Textauszug:
○ ○ ○

Anarchie als Form

■ Acht Jahre nach Ronald Schernikaus Tod wird dessen tausendseitiges Nachlasswerk „legende“ veröffentlicht

Fast zehn Jahre hatte er an seinem ausufernden Roman gearbeitet. Im Oktober 1991 war das Manuskript endlich abgeschlossen, und er verschickte es – 1.000 Seiten schwer – an verschiedene Verlage in den alten wie in den neuen Bundesländern. Aus zahllosen, zum Teil sehr kurzen Textpartikeln setzt sich mosaikhaft ein ins Fantastische gleitendes Panorama zusammen; eine „wilde Mischung aus Bibel, Sage, Parabel“ und „Montage aus Erzählung, Dialogen, Zeitungsüberschriften, Parodien, Witzen, Träumen und inneren Monologen“, wie es sein Nachlassverwalter Rainer Bohn beschreibt.

„legende“ (durchgängig auf Großschreibung verzichtend) spielt im Westberlin der 80er Jahre: „mitten im tod sind wir vom leben umfangen, nicht wahr, mitten auf der insel sind wir vom land umgeben, mitten in der zukunft die vergangenheit.“

Vier für die Menschen unsichtbare Götter – die Terroristin Ulrike Meinhoff, die Schauspielerin Therese Giehse, der Kommunist Max Reimann und der Schriftsteller Klaus Mann – kommen zu den Menschen, um ihnen das Glück zu bringen. Und Marianne Rosenberg zieht in ein besetztes Haus. Schernikaus Prosa ist ein stetes Stakkato von Kürzestsätzen.

○ ○ ○

Datensätze:
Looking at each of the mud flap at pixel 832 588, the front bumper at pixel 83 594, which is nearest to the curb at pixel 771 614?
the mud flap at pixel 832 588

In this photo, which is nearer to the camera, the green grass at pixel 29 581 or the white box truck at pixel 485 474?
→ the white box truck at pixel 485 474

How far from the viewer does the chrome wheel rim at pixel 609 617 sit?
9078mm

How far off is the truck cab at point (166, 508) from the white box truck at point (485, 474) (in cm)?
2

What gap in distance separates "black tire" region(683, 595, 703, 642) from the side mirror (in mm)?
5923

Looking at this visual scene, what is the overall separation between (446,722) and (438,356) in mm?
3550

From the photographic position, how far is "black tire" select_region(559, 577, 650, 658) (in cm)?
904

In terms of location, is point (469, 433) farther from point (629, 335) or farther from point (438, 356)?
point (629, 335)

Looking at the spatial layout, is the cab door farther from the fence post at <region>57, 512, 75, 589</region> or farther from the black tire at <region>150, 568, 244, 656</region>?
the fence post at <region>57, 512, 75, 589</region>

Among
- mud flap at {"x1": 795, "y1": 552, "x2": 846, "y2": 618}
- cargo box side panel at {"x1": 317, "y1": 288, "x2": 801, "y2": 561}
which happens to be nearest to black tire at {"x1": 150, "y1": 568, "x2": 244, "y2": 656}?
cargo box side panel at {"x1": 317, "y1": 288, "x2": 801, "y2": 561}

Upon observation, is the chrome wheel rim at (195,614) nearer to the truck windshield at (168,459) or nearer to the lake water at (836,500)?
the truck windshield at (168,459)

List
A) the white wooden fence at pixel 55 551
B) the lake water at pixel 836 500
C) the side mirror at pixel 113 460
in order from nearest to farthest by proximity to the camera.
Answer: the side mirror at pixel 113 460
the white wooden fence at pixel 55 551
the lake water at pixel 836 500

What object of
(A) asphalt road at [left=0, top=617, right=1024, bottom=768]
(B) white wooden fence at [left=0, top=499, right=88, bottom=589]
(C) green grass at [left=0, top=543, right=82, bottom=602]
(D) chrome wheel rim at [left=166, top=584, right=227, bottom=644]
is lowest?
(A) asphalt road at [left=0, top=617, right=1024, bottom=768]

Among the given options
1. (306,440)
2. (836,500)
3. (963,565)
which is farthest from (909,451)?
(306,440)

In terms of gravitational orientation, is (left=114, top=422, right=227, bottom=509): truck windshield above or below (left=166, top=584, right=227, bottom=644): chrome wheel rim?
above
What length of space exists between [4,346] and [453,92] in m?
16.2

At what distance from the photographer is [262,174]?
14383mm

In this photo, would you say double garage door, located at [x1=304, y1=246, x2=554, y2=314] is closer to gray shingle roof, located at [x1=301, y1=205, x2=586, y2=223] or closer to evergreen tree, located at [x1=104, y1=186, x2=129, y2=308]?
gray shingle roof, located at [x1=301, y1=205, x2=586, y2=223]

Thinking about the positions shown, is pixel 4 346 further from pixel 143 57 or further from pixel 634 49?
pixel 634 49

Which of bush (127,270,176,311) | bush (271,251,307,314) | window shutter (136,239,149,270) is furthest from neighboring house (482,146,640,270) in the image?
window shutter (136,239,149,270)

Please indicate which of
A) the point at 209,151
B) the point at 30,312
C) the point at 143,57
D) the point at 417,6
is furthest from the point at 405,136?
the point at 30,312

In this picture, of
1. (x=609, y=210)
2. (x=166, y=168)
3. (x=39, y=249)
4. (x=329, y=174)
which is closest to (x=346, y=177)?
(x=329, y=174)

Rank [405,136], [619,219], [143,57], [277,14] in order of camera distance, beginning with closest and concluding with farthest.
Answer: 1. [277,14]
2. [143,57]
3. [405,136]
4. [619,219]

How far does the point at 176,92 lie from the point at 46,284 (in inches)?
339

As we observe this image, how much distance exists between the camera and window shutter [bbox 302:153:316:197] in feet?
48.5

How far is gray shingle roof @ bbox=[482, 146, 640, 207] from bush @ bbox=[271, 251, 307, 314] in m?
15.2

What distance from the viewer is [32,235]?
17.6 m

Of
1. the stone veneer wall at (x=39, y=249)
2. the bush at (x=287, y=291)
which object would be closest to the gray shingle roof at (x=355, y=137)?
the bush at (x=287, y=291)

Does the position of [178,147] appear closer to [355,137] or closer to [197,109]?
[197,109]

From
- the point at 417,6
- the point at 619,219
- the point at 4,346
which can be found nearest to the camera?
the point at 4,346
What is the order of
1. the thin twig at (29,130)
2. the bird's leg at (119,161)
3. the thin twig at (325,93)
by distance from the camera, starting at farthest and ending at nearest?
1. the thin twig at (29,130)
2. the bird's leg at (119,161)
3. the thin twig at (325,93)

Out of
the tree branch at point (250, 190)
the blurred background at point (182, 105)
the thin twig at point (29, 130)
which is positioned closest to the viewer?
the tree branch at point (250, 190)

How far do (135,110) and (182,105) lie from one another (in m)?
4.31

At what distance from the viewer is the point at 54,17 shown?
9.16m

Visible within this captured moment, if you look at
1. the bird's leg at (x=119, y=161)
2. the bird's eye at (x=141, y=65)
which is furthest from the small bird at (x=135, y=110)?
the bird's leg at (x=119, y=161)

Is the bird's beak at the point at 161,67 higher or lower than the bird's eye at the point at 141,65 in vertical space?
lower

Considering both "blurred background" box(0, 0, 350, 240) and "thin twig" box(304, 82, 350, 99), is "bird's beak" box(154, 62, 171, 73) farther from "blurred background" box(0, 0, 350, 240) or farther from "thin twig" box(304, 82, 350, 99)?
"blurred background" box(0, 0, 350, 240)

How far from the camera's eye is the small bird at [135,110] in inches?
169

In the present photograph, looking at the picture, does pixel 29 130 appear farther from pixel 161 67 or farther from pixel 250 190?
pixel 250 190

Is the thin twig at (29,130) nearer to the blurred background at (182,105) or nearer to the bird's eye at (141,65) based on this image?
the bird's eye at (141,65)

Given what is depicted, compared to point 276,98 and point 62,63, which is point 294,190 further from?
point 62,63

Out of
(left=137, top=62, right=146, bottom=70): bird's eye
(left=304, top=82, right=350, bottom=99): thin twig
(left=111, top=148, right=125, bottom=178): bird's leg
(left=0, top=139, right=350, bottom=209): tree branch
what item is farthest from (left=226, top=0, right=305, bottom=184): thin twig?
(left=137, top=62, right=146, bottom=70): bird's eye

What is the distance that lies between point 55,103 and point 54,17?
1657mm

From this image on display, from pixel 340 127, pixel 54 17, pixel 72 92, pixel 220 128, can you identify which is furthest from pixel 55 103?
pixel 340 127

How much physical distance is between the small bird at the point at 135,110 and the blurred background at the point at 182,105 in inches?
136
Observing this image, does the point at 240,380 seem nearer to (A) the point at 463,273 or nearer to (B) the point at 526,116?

○ ○ ○

Übungsaufgaben:
1. Stimmen die folgenden Aussagen mit dem Textauszug überein? Antworte jeweils mit Ja oder Nein und zitiere die entscheidenden Worte wörtlich.
(a) Das Manuskript des Romans wurde im Oktober 1991 abgeschlossen.
(b) Der Roman spielt im Ostberlin der 70er Jahre.
(c) Rainer Bohn ist Schernikaus Nachlassverwalter.
2. Gib in den Datensätzen den Abschnitt von der Zeile mit „How much physical“ bis zum Ende der Datensätze erneut wieder. Setze dabei „hazy background“ an die Stelle von „blurred background“ und lass alles Übrige unverändert.
Textauszug und Datensätze stammen aus unterschiedlichen Quellen.

Lösungen:
1.
(a) Ja: „Im Oktober 1991 war das Manuskript endlich abgeschlossen“
(b) Nein: „spielt im Westberlin der 80er Jahre“
(c) Ja: „wie es sein Nachlassverwalter Rainer Bohn beschreibt“

2.
How much physical distance is between the small bird at the point at 135,110 and the hazy background at the point at 182,105 in inches?
136
Observing this image, does the point at 240,380 seem nearer to (A) the point at 463,273 or nearer to (B) the point at 526,116?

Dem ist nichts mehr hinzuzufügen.